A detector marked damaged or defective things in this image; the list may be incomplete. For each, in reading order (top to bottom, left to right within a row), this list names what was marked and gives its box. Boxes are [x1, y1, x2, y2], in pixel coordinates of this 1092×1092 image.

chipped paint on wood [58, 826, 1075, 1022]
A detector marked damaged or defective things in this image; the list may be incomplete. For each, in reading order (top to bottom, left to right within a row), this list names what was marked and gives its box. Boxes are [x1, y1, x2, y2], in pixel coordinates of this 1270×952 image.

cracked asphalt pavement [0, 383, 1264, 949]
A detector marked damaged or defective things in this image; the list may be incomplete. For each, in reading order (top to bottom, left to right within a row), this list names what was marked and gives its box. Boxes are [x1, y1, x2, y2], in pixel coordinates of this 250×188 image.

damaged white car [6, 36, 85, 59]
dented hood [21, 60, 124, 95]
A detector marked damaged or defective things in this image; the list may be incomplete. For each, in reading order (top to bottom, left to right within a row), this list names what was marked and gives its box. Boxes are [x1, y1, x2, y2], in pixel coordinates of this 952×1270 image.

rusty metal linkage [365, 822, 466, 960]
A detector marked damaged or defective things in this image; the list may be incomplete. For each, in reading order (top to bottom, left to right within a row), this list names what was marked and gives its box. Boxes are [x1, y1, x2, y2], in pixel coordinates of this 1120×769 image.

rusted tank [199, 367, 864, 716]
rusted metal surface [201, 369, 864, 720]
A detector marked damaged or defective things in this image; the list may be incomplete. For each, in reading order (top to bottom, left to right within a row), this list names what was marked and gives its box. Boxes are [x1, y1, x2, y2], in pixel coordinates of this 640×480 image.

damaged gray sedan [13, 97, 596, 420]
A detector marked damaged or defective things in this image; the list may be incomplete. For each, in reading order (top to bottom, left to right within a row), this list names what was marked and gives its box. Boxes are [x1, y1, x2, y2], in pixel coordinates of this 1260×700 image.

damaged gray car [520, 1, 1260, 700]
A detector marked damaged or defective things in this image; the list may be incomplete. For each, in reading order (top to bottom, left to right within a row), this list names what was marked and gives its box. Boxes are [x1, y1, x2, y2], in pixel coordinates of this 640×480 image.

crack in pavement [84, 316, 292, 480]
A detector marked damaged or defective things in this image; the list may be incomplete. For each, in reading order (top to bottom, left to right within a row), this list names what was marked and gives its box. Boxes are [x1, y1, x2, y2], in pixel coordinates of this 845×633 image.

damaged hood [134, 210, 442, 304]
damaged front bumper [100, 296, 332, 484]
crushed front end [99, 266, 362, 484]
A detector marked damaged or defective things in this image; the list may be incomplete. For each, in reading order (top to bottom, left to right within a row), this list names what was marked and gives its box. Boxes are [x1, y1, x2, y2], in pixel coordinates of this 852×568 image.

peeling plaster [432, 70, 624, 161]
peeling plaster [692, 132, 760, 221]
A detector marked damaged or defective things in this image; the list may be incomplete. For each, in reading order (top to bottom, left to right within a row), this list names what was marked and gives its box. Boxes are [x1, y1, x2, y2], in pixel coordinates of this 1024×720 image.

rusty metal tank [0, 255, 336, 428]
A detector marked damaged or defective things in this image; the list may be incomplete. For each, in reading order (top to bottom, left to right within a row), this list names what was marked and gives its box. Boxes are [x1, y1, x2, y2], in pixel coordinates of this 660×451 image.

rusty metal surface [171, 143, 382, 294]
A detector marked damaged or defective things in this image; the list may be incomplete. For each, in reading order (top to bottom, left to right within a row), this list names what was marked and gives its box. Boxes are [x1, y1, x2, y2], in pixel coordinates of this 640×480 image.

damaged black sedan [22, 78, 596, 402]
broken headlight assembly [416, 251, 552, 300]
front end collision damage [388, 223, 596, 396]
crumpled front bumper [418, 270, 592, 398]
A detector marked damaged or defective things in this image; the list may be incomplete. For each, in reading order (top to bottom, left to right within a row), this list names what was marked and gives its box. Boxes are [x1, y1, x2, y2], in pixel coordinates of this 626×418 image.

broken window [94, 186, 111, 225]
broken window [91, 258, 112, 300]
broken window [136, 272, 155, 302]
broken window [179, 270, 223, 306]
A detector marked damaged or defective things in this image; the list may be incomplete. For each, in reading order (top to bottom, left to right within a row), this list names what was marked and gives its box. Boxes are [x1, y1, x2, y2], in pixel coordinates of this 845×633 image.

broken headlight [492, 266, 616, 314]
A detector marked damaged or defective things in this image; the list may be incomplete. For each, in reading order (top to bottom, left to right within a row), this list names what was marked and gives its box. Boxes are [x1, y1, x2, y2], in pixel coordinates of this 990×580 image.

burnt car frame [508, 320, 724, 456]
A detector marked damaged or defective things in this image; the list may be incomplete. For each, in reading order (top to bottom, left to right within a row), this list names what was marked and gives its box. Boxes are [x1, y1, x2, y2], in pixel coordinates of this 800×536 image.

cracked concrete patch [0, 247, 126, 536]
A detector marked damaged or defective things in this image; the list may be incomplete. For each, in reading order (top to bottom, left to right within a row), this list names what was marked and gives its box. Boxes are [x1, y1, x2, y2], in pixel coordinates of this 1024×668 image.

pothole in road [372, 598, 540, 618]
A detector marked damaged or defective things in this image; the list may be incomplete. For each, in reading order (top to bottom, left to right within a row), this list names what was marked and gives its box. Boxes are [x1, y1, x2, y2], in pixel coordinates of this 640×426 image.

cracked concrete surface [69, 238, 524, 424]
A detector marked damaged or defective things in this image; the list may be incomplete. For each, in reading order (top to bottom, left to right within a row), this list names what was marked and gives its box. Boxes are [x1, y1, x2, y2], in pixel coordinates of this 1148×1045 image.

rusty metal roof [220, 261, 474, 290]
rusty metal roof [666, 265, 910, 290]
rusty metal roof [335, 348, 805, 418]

========

Stated goal: Return the text of all the records above word for word, with no changes.

Response:
A detector marked damaged or defective things in this image; the list may be incomplete. For each, in reading order (top to bottom, left to right within a row), this list names what was marked and gives its box. Boxes are [x1, y1, x2, y2], in pixel coordinates of this 1092×1092 image.

chipped paint on wood [58, 826, 1075, 1022]
A detector marked damaged or defective things in this image; the list may be incomplete. For each, in reading order (top to bottom, left to right within a row), this list names what was marked and gives its box. Boxes are [x1, y1, x2, y2], in pixel coordinates of this 1270×952 image.

cracked asphalt pavement [0, 383, 1264, 949]
A detector marked damaged or defective things in this image; the list may be incomplete. For each, in reading order (top to bottom, left to right within a row), this list names what was marked and gives its box. Boxes are [x1, y1, x2, y2], in pixel coordinates of this 250×188 image.

damaged white car [6, 36, 85, 59]
dented hood [21, 60, 124, 95]
A detector marked damaged or defective things in this image; the list may be incomplete. For each, in reading order (top to bottom, left to right within a row), this list names what was marked and gives its box. Boxes are [x1, y1, x2, y2], in pixel coordinates of this 952×1270 image.

rusty metal linkage [365, 822, 466, 960]
A detector marked damaged or defective things in this image; the list may be incomplete. For each, in reading order (top to bottom, left to right within a row), this list names what was marked and gives its box. Boxes are [x1, y1, x2, y2], in pixel coordinates of this 1120×769 image.

rusted tank [199, 367, 864, 716]
rusted metal surface [201, 369, 864, 720]
A detector marked damaged or defective things in this image; the list may be incomplete. For each, in reading order (top to bottom, left to right within a row), this list names what was marked and gives its box. Boxes are [x1, y1, x2, y2], in pixel coordinates of this 640×480 image.

damaged gray sedan [13, 97, 596, 420]
A detector marked damaged or defective things in this image; the list may be incomplete. For each, in reading order (top to bottom, left to right within a row), this list names what was marked and gives its box. Boxes are [x1, y1, x2, y2], in pixel coordinates of this 1260×700 image.

damaged gray car [520, 1, 1260, 700]
A detector marked damaged or defective things in this image; the list may be incomplete. For each, in reading order (top to bottom, left to right within a row), this list names what was marked and gives its box. Boxes are [x1, y1, x2, y2], in pixel coordinates of this 640×480 image.

crack in pavement [84, 316, 292, 480]
A detector marked damaged or defective things in this image; the list may be incomplete. For each, in reading order (top to bottom, left to right within a row), this list names what was marked and gives its box. Boxes are [x1, y1, x2, y2], in pixel coordinates of this 845×633 image.

damaged hood [134, 210, 442, 304]
damaged front bumper [100, 296, 332, 484]
crushed front end [99, 266, 362, 484]
A detector marked damaged or defective things in this image; the list may be incomplete. For each, in reading order (top to bottom, left to right within a row), this list names what was marked and gives its box. Boxes are [x1, y1, x2, y2], in pixel coordinates of this 852×568 image.

peeling plaster [432, 70, 624, 161]
peeling plaster [692, 132, 760, 221]
A detector marked damaged or defective things in this image; the list may be incomplete. For each, in reading order (top to bottom, left to right within a row), this list names what was marked and gives its box. Boxes are [x1, y1, x2, y2], in pixel coordinates of this 1024×720 image.

rusty metal tank [0, 255, 336, 428]
A detector marked damaged or defective things in this image; the list may be incomplete. For each, in reading order (top to bottom, left to right within a row), this list names what was marked and gives its box. Boxes are [x1, y1, x2, y2], in pixel coordinates of this 660×451 image.

rusty metal surface [171, 143, 382, 294]
A detector marked damaged or defective things in this image; the list may be incomplete. For each, in reading order (top to bottom, left to right within a row), this list names what was marked and gives its box. Boxes are [x1, y1, x2, y2], in pixel coordinates of this 640×480 image.

damaged black sedan [22, 78, 596, 402]
broken headlight assembly [416, 251, 552, 300]
front end collision damage [388, 223, 596, 396]
crumpled front bumper [418, 270, 592, 398]
A detector marked damaged or defective things in this image; the list may be incomplete. For each, in reading order (top to bottom, left to right within a row), this list names what was marked and gives its box. Boxes are [x1, y1, x2, y2], in pixel coordinates of this 626×418 image.

broken window [94, 186, 111, 225]
broken window [91, 258, 112, 300]
broken window [136, 272, 155, 302]
broken window [179, 270, 223, 306]
A detector marked damaged or defective things in this image; the list may be incomplete. For each, in reading order (top to bottom, left to right within a row), this list names what was marked and gives its box. Boxes are [x1, y1, x2, y2], in pixel coordinates of this 845×633 image.

broken headlight [492, 266, 616, 314]
A detector marked damaged or defective things in this image; the list may be incomplete. For each, in reading order (top to bottom, left to right within a row), this list names what was marked and gives its box. Boxes are [x1, y1, x2, y2], in pixel coordinates of this 990×580 image.

burnt car frame [508, 320, 724, 456]
A detector marked damaged or defective things in this image; the list may be incomplete. For each, in reading order (top to bottom, left to right within a row), this list names what was marked and gives its box. Boxes are [x1, y1, x2, y2], in pixel coordinates of this 800×536 image.

cracked concrete patch [0, 247, 126, 536]
A detector marked damaged or defective things in this image; the list may be incomplete. For each, in reading order (top to bottom, left to right within a row), this list names what was marked and gives its box. Boxes are [x1, y1, x2, y2], in pixel coordinates of this 1024×668 image.

pothole in road [372, 598, 540, 618]
A detector marked damaged or defective things in this image; the list may be incomplete. For each, in reading order (top to bottom, left to right within a row), this list names what was marked and gives its box. Boxes are [x1, y1, x2, y2], in pixel coordinates of this 640×426 image.

cracked concrete surface [69, 238, 524, 424]
A detector marked damaged or defective things in this image; the list may be incomplete. For each, in reading order (top to bottom, left to right within a row), this list names what was marked and gives its box. Boxes are [x1, y1, x2, y2], in pixel coordinates of this 1148×1045 image.

rusty metal roof [220, 261, 474, 290]
rusty metal roof [666, 265, 910, 290]
rusty metal roof [335, 348, 805, 418]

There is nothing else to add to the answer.